20-22 september 2018
Innsbruck Town Hall
AGM Annual General Meeting ASCE 2018: European Cemeteries in the European year of Cultural Heritage
We were happy to join to AGM ASCE 2018 to share, after Melancholy Heritage Project (2017), some points of view on the still unexplored cultural potential of the cemetery spaces as cultural spaces for the living community. The ASCE-Association of the Significant Cemeteries in Europe was founded in 2001 in Bologna (Museum of Risorgimento of Bologna) and it’s the most important European organization. The members of ASCE are public and private organizations which are devoted to manage of the cemetery spaces. Every year ASCE organizes an Annual General Meeting for its members open to everyone.

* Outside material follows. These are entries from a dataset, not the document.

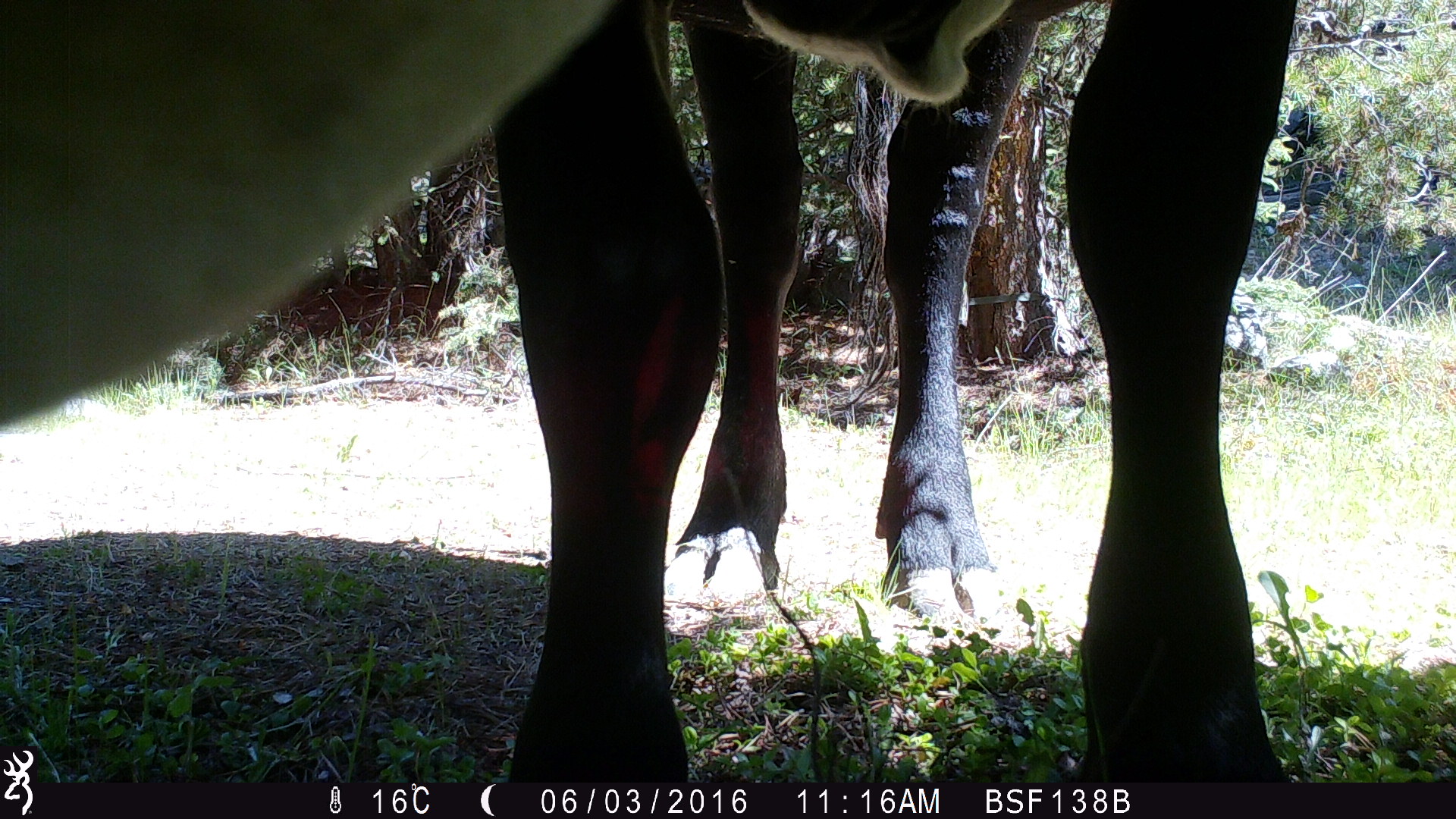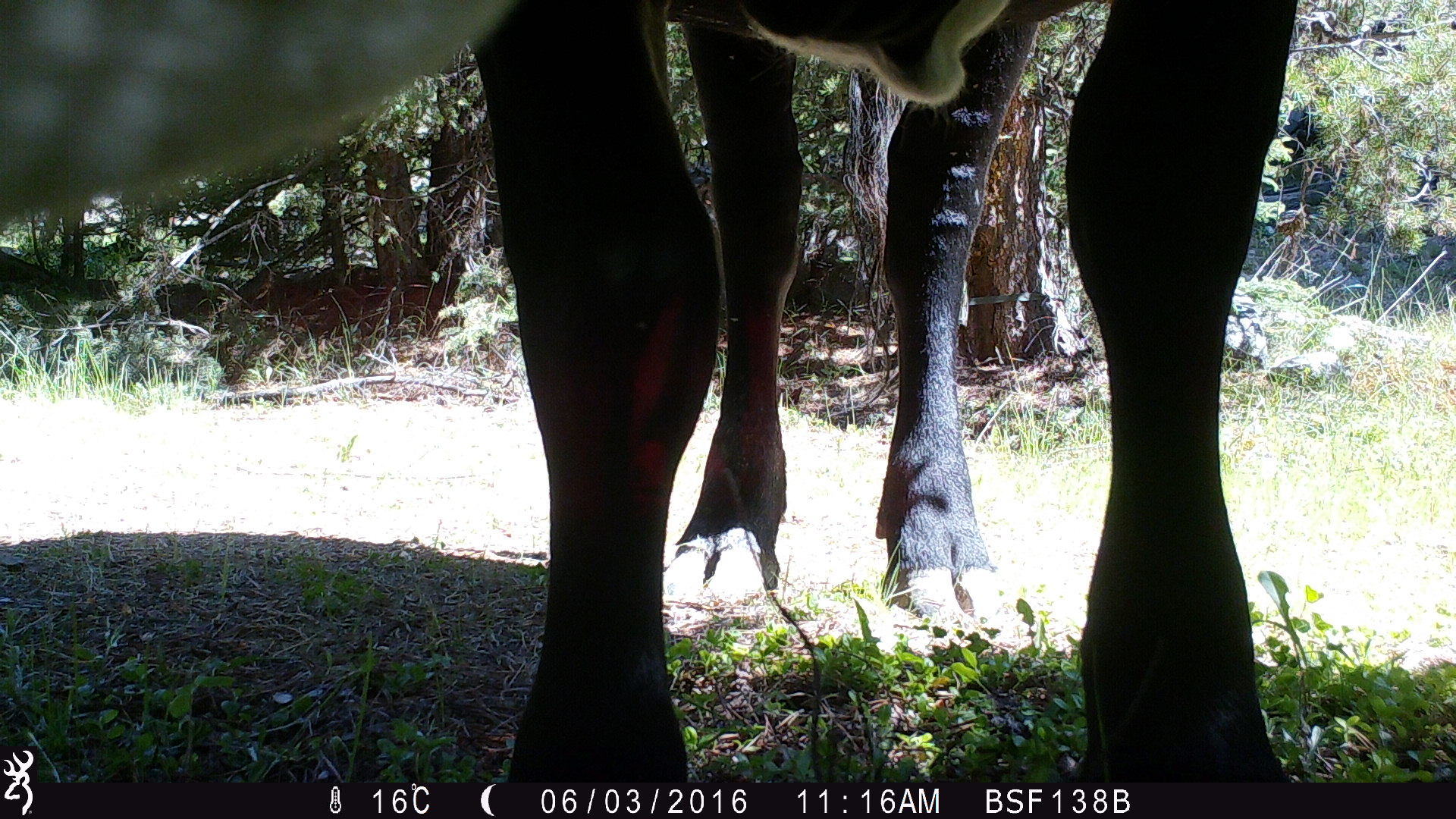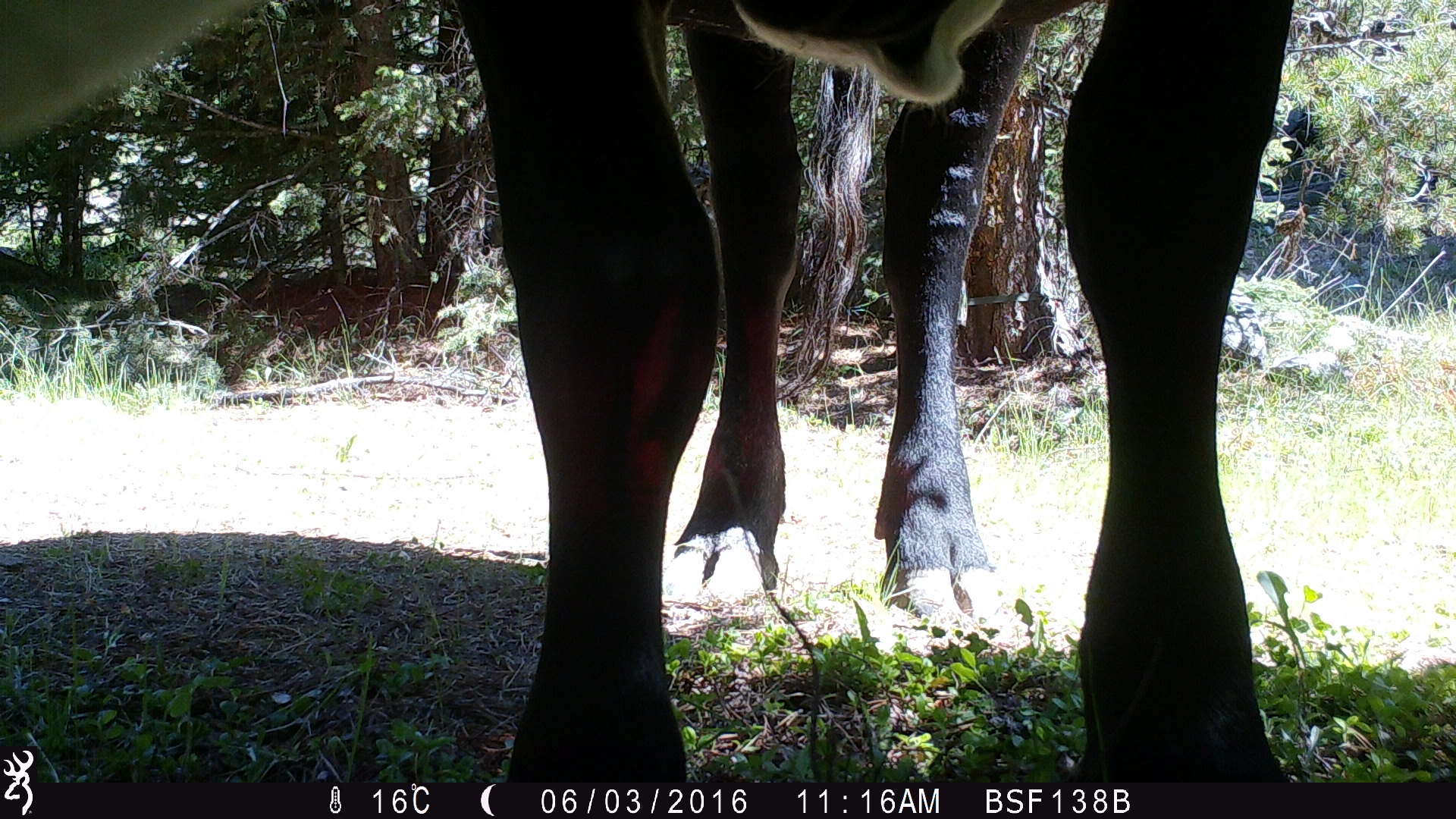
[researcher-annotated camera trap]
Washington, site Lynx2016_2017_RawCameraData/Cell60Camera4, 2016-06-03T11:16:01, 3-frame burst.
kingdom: Animalia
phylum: Chordata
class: Mammalia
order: Artiodactyla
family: Bovidae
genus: Bos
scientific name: Bos taurus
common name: domestic cattle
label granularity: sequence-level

Mneme: The Cemetery Heritage belongs to the nowadays European Community
Do cemeteries belong only to death and the dead? Can they be places full of people and life?
These are some questions we asked to the AGM 2018 of ASCE. There were many Italian people in the conference: a signal that even in Italy we are experiencing a new way of looking at cemeteries as places that can have a social and cultural role for the community as in the past. It’s happen in cities like London.
In UK the management of cemetery spaces is thinking of the redevelopment of the cemetery areas together local stakeholders, included the neighborhood communities. The mission is to transform the cemetery in a public place of socialization and multicultural/intergenerational exchange, without neglecting the aspects of economic sustainability of these places through activities, events and cultural-social-recreational services.
In this direction, for example, look at the Brompton Cemetery Conservation Project for Brompton Cemetery, a cemetery north-west of London owned and managed by The Royal Park and the Friends of Brompton Cemetery. The projects of The Friends of Tower Hamlets Cemetery Park, which manages the Tower Hamlet Cemetery in a marginal area east of London, also have the mission to transform the park-cemetery into a creative space for the young generations.
The Anglo-Saxon approach to cemeteries can be breathed in Italian cities, such as Bologna, where a network of public and private institutions offers to the community a cultural program of events in the Certosa Cemetery (since 10 years). The Certosa Cemetery is a real museum and cultural space where the local community recognizes a common heritage of memories, values and identity.
In Italy Bologna teaches us how the memory of experiences, which cemeteries guard, can help us give meaning and a deeper value to our daily life. Perhaps this is the strength of the cemetery heritage, especially in times of such strong cultural conflicts: we remain human. It’s also, perhaps, the sense of memory that, like a goddess, inspires us and suggests that we preserve our humanity as the only own ‘heritage’.